Accelerated Reader now accessible! (Feb 2013) Accelerated Reader or AR is a reading/literacy enrichment program used in many schools. Exciting news! Accelerated Reader has updated the AR app – it is now accessible for students with Visual Impairments! Renaissance Learning released version 1.2.3 yesterday in the app store. You can try it out with a demo book that is built-into the app. Click the Try Demo button on the login screen. VoiceOver works alone (with touch screen gestures) and VoiceOver can be driven by a Bluetooth Keyboard or Refreshable Braille Display. If your students are practicing braille skills, mute the VoiceOver speech and read the quizzes in braille on the refreshable braille display. Remember to rate AR reader and/or let Renaissance Learning know that we appreciate their work to make this app accessible.

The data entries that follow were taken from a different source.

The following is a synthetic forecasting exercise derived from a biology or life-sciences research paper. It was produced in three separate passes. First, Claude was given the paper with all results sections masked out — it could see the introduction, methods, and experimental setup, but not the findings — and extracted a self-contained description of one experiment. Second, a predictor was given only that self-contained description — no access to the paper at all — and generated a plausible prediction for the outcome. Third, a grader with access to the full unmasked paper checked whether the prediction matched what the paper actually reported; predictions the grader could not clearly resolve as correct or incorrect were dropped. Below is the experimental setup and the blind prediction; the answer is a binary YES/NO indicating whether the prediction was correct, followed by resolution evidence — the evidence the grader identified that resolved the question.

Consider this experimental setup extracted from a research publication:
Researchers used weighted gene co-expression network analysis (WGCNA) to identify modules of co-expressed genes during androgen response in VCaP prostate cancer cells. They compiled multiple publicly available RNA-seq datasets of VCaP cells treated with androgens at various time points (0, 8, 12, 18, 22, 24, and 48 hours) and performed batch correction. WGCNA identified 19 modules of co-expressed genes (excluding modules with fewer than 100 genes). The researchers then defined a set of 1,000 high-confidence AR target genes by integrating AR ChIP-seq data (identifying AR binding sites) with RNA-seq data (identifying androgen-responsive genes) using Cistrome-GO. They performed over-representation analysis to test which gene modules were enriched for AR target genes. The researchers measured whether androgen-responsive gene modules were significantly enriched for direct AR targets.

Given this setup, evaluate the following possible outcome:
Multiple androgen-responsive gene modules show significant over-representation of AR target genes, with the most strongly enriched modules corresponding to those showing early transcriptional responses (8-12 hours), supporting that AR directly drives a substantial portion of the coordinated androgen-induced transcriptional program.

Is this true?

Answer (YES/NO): NO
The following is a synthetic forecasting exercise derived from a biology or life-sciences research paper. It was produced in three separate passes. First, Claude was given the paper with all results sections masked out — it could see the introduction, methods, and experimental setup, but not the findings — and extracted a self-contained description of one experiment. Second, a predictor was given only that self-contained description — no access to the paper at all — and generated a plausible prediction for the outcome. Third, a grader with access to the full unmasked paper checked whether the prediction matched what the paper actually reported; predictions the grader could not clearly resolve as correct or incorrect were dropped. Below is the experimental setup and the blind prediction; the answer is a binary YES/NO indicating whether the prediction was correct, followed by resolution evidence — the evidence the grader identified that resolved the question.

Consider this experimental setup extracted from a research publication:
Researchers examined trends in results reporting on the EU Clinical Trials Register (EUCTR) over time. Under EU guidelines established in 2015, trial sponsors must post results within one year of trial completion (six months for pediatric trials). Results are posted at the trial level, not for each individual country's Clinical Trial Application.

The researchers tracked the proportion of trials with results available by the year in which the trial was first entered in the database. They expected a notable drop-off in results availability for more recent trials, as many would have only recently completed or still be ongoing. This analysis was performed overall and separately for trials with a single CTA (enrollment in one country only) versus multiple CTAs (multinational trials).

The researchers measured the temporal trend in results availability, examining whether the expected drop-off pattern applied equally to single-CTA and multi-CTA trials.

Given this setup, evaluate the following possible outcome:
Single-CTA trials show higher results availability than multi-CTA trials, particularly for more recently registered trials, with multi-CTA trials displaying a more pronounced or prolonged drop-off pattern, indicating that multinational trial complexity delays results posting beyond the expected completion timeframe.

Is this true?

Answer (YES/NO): NO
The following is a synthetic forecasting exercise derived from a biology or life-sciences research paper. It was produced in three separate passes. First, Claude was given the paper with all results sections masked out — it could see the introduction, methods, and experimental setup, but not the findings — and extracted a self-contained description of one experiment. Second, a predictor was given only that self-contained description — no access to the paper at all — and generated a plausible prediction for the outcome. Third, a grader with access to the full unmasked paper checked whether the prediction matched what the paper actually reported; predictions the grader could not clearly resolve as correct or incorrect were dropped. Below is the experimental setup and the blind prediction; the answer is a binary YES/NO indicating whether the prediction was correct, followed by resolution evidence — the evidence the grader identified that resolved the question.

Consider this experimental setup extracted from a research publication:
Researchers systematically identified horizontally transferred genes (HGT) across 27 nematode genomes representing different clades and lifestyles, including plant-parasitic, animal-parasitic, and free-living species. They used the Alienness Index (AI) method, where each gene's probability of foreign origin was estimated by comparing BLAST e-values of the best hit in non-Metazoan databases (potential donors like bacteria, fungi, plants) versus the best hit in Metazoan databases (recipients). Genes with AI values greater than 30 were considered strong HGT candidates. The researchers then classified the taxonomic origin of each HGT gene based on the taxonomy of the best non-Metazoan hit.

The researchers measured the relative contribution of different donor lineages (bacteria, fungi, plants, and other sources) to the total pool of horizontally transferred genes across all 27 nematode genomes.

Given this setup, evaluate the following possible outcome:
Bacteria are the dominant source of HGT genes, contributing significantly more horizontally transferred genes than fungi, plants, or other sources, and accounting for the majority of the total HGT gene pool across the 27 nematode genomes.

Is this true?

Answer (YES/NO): YES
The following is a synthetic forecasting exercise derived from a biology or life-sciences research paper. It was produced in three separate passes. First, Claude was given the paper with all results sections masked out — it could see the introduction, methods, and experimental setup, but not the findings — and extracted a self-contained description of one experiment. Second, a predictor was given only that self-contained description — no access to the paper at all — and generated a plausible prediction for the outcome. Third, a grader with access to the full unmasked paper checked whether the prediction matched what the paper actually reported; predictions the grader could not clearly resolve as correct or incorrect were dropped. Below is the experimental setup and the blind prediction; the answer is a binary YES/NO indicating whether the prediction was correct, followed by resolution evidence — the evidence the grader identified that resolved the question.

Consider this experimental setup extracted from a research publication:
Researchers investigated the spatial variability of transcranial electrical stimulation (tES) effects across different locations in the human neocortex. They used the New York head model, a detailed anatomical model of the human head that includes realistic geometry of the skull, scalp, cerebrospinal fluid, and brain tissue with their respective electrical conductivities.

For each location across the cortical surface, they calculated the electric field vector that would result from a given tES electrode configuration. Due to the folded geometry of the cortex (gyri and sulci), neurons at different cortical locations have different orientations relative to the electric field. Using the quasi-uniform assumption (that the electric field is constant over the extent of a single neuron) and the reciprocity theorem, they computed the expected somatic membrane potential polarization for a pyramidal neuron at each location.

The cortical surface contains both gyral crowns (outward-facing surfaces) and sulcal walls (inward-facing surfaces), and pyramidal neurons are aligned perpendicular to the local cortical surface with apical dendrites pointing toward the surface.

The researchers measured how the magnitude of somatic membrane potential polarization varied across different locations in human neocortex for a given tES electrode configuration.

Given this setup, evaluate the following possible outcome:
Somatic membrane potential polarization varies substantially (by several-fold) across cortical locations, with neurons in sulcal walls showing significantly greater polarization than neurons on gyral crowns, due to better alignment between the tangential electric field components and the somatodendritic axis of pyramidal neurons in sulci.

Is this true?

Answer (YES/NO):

All Children Have Different Eyes is a beautifully illustrated storybook that models for children with visual impairment how to confidently and competently play and make friends while facing difficult social challenges, such as answering questions about their condition, entering play groups, or handling limitations responsibly. Over 40 examples and activities transform the engaging stories into an interactive workbook for parents and teachers. Classmates will also learn to become better friends and playmates when they discover why children with visual impairment see and play differently. A glossary for kids and resources for adults complete this valuable resource in every child’s social development.
Ambutech has mobility canes and mobility aids for the blind and visually impaired.
American Action Fund (AAF) In 1997 the AAF started this program to provide blind children a free Braille book every month from a popular children’s reading series. The books are for the children to keep and collect for as long as they want them. The titles published every month are the same titles that are available in bookstores.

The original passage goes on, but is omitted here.